Quinoa bread with oatmeal
This moist, chewy bread tastes of nutty quinoa and sweeter oats. Rich, dark honey adds a deep note.
This is a multi-grain bread that's lighter than the usual nut-and-seed loaf. It's a real favorite in my house for its excellent flavor and chewy – but not stiff – texture. The quinoa and oats add healthy fiber and boost the daily protein, so go ahead and slice it up. The bread makes crisp, flavorful toast. And sliced for sandwiches, it makes even the simplest filling delectable. I have some cold roast chicken in the fridge and a ripe tomato on the kitchen counter. Looks like lunch is ready, all I need to do is assemble the sandwich.

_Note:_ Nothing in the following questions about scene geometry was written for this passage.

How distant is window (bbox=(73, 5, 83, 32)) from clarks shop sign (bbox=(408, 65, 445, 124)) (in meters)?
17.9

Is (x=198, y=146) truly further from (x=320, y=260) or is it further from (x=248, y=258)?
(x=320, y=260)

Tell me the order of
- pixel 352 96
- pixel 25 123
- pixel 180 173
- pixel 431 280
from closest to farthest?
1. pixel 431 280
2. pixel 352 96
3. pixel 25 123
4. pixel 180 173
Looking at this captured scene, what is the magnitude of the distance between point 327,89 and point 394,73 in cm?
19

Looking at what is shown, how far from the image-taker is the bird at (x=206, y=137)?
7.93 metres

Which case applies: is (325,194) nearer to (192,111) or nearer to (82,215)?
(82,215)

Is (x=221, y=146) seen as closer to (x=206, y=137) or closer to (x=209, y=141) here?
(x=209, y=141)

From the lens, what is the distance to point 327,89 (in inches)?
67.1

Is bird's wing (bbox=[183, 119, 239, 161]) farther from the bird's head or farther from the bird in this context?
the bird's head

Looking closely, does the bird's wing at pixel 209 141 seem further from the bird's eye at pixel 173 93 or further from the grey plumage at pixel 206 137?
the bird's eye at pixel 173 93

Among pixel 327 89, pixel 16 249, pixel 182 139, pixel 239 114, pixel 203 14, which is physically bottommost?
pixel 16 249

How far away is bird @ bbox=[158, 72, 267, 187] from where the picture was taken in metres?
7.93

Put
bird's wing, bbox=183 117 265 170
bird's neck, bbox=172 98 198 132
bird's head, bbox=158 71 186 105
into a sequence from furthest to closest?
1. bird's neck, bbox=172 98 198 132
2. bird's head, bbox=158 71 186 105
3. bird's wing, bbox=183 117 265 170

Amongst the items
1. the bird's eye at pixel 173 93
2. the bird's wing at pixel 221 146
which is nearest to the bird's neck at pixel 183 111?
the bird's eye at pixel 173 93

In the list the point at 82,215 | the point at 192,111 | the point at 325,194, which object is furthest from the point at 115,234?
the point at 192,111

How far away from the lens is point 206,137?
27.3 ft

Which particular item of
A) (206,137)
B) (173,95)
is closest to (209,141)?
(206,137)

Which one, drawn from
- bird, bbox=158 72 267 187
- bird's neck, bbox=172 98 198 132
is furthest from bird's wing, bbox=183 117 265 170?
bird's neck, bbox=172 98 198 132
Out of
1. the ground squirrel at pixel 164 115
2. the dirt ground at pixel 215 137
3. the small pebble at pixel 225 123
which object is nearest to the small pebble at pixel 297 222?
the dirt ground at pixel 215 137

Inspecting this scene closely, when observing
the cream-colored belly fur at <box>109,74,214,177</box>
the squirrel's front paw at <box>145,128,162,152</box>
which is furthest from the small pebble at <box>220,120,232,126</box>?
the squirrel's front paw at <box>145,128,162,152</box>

- 1/2 cup quinoa, well rinsed
- 1 cup water
- 1/2 cube fresh yeast
- 2 cups warm water
- 1/4 cup dark, runny honey
- 1/4 cup light, neutral-flavored oil
- 1 tablespoon salt
- 1/2 cup oatmeal
- 5 cups all-purpose flour, and 1-3 cups for later
- 1 egg plus more oats for decorating the loaves
Bring the first cup of water to a boil and stir the rinsed quinoa into it. Cover and steam over a low flame for 15 minutes. Allow the cooked quinoa to cool until just warm. It’s not crucial if it gets cold. If it’s warm, it will make the yeast happy, is all.
Rehydrate the yeast in the other 2 cups of warm water. To the yeasty water add the honey. (If your honey has crystallized and become hard, warm the jar in a bath of hot water and the honey will soften.) Stir it well to dissolve, but don’t drive yourself crazy: as you stir in the rest of the ingredients, it should dissolve.
Add the oil, salt, oats and quinoa. Mix well.
Stir in, by half-cups, the 5 cups of flour. Mix until you have a homogenous, loose mass.
Cover the sponge with plastic wrap or pop it into a clean plastic bag. Now, either leave it in the fridge overnight or allow it to rise 2 hours at room temperature.
The sponge should have risen, become light and developed bubbles under the surface at the end of the rising time.
Stir the sponge down. Add, by half-cups, 1 to 2 cups of flour. Use the lesser amount for a light bread with lots of little holes in the crumb, as in the photo above. For a firmer bread that will hold sandwich fillings, use the greater amount.
Knead lightly for 1 or 2 minutes, then cover the dough and allow it to absorb the flour for 15 minutes.
Take the dough out of its bowl and either stretch and fold it, adding sprinkles of flour to dry it out some, or knead it for 10 minutes, likewise sprinkling flour over it.
Either way, once you are satisfied with the dough, shape it according to your fancy.
Allow the dough to rise 2 hours.
Beat the egg and paint the loaves or rolls with it. Sprinkle plenty of oats over the surface of the painted dough.
Bake at 350° F (190° C). Rolls need 20-25 minutes of baking; loaves about 40.